**DIRECTIONS:** Reproduce nothing but the closing run of lines: the line with "How far is each" and each line that follows it to the end of the data.

---------- DATASET ROWS ----------

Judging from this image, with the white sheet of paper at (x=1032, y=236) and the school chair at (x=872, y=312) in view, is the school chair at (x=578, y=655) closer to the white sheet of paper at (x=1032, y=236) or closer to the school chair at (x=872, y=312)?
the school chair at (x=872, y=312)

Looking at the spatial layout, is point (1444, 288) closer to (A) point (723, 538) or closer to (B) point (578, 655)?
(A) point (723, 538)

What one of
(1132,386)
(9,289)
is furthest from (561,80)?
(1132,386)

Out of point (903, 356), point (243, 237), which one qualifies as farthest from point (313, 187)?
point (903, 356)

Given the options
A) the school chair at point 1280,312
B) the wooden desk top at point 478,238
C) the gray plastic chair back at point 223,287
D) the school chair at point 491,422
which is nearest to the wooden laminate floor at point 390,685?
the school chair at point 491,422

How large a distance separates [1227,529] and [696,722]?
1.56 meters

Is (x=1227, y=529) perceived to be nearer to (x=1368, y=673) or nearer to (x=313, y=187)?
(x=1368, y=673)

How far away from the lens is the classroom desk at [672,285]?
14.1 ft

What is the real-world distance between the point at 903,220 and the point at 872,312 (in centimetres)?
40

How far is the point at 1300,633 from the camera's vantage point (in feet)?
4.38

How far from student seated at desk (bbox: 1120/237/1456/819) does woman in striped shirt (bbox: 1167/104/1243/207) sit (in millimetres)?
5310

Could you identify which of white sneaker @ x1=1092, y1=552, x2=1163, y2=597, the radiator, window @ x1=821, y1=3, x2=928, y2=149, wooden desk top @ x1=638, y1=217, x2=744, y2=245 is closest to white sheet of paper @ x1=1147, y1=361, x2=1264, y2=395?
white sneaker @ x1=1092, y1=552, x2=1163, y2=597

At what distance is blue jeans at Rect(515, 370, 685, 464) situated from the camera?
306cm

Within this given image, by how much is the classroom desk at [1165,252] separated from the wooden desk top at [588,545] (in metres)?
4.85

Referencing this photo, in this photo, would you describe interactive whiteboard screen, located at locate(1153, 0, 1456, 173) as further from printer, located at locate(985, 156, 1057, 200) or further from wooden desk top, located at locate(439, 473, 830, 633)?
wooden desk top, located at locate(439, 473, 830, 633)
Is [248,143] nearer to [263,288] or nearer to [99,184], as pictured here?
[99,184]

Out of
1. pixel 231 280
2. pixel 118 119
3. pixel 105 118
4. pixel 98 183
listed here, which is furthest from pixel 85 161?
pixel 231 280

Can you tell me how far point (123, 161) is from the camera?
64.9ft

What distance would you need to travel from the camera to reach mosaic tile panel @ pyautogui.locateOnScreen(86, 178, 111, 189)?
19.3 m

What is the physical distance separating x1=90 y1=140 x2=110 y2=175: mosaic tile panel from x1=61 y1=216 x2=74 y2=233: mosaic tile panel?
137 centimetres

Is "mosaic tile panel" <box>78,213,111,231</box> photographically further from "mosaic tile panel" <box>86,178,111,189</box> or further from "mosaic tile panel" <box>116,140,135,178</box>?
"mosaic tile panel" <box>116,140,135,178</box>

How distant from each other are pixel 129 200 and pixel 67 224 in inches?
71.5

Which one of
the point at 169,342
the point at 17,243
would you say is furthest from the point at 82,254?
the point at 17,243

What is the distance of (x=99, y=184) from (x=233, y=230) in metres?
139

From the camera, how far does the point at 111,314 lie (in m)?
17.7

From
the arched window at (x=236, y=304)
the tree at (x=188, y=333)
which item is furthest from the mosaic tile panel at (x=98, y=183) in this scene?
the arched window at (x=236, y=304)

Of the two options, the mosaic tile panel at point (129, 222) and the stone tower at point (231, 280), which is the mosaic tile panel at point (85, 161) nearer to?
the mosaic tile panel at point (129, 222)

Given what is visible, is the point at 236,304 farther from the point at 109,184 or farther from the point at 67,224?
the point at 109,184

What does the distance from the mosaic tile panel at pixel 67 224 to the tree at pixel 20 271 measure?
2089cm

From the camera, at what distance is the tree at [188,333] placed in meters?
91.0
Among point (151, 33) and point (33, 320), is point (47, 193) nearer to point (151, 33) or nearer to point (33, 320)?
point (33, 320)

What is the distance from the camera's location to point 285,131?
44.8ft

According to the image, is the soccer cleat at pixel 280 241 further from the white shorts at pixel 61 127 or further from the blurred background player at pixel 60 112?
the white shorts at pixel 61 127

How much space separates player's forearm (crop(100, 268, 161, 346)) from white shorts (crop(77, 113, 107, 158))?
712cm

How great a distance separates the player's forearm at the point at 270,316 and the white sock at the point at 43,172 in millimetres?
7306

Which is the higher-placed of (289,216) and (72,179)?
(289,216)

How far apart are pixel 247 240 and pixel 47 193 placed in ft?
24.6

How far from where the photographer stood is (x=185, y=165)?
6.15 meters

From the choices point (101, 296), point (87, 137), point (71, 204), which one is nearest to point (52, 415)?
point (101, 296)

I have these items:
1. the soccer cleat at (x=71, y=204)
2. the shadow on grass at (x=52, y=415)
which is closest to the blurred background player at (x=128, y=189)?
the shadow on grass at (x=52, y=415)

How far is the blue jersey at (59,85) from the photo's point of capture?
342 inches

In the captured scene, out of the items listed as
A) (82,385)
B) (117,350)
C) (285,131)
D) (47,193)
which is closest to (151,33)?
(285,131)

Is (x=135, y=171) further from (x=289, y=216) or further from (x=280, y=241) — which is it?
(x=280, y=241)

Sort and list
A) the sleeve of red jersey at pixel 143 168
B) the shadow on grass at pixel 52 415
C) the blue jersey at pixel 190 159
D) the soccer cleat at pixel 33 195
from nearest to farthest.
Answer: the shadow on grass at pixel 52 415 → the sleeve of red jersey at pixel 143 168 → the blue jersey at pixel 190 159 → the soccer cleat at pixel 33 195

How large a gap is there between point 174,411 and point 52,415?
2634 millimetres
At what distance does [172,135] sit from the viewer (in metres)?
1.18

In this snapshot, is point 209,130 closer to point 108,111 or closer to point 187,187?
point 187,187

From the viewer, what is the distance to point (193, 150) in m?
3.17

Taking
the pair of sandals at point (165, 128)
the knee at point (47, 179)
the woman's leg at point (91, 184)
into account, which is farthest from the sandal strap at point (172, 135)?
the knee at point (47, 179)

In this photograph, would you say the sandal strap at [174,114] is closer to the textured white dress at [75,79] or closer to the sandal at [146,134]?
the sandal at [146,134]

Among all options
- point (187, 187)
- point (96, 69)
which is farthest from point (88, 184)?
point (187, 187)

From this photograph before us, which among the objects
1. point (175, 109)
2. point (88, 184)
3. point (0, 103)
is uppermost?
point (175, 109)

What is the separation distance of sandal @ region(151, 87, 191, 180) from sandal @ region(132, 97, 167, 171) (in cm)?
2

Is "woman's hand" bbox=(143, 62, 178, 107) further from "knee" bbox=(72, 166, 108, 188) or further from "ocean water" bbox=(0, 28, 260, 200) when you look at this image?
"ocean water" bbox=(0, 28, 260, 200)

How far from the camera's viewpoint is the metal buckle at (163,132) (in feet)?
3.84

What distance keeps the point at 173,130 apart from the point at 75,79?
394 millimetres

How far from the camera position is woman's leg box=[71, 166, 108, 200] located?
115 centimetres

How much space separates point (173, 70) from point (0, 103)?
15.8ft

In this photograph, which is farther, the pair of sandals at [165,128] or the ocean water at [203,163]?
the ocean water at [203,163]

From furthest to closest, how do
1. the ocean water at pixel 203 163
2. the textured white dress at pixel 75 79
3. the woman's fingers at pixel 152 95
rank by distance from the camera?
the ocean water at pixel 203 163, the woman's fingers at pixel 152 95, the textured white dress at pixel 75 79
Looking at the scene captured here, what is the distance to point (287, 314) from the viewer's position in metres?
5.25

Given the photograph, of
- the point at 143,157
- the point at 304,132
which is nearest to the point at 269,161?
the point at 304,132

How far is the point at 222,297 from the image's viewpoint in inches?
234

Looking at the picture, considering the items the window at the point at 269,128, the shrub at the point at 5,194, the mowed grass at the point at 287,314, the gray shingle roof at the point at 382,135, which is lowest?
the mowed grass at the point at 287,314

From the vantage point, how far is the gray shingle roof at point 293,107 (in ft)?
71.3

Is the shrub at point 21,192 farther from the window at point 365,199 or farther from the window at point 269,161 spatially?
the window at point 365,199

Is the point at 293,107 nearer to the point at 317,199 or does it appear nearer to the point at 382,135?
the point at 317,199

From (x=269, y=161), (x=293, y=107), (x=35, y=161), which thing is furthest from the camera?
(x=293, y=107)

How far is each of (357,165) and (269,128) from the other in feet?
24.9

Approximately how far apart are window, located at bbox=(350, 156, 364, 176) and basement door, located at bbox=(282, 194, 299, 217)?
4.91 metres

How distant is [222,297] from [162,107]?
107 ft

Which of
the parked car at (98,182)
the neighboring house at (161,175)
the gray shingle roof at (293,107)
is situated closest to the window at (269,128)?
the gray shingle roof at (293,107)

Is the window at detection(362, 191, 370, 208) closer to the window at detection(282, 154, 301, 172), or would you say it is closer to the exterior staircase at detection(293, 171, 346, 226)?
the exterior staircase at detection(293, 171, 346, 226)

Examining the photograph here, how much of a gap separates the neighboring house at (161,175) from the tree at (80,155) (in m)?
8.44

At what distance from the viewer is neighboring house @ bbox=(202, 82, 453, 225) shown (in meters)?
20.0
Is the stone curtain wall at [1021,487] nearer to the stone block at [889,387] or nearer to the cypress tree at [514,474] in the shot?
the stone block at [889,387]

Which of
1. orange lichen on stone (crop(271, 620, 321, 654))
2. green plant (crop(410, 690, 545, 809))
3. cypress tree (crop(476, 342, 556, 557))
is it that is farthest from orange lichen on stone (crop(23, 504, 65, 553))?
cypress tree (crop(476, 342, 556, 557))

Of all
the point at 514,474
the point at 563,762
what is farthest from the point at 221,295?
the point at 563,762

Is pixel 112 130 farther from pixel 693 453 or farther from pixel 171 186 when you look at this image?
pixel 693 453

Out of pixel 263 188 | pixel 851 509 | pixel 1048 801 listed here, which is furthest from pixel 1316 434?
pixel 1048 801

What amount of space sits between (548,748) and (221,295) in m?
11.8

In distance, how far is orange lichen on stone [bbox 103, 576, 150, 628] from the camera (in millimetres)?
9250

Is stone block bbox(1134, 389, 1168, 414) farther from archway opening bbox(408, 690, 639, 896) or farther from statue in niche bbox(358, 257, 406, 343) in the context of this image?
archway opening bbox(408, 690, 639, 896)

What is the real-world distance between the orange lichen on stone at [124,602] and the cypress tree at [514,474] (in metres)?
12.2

----------

**SOLUTION:**
How far is each of (357,165) and (269,128) from the other in feet?
24.9

Approximately how far apart are window, located at bbox=(350, 156, 364, 176) and basement door, located at bbox=(282, 194, 299, 217)?
4.91 metres

How distant is [222,297] from [162,107]?
107 ft

Which of
the parked car at (98,182)
the neighboring house at (161,175)
the gray shingle roof at (293,107)
is situated closest to the window at (269,128)?
the gray shingle roof at (293,107)

Is the window at detection(362, 191, 370, 208) closer to the window at detection(282, 154, 301, 172), or would you say it is closer to the exterior staircase at detection(293, 171, 346, 226)?
the exterior staircase at detection(293, 171, 346, 226)

Examining the photograph here, how much of a gap separates the neighboring house at (161,175) from the tree at (80,155) (in m)?
8.44

At what distance from the viewer is neighboring house @ bbox=(202, 82, 453, 225) shown (in meters)?
20.0
Is the stone curtain wall at [1021,487] nearer to the stone block at [889,387] or nearer to the cypress tree at [514,474] in the shot?
the stone block at [889,387]

Which of
1. orange lichen on stone (crop(271, 620, 321, 654))
2. green plant (crop(410, 690, 545, 809))
3. cypress tree (crop(476, 342, 556, 557))
is it that is farthest from orange lichen on stone (crop(23, 504, 65, 553))?
cypress tree (crop(476, 342, 556, 557))

Of all
the point at 514,474
the point at 563,762
what is farthest from the point at 221,295?
the point at 563,762

Is pixel 112 130 farther from pixel 693 453 or farther from pixel 171 186 when you look at this image?
pixel 693 453

Out of pixel 263 188 | pixel 851 509 | pixel 1048 801 listed here, which is furthest from pixel 1316 434?
pixel 1048 801

What amount of space sits between (548,748) and (221,295) in m?
11.8

In distance, how far is orange lichen on stone [bbox 103, 576, 150, 628] from the camera (in millimetres)?
9250

Is stone block bbox(1134, 389, 1168, 414) farther from archway opening bbox(408, 690, 639, 896) or farther from statue in niche bbox(358, 257, 406, 343) in the context of this image?
archway opening bbox(408, 690, 639, 896)

What is the real-world distance between the orange lichen on stone at [124,602] and the cypress tree at [514,474] (in metres)?
12.2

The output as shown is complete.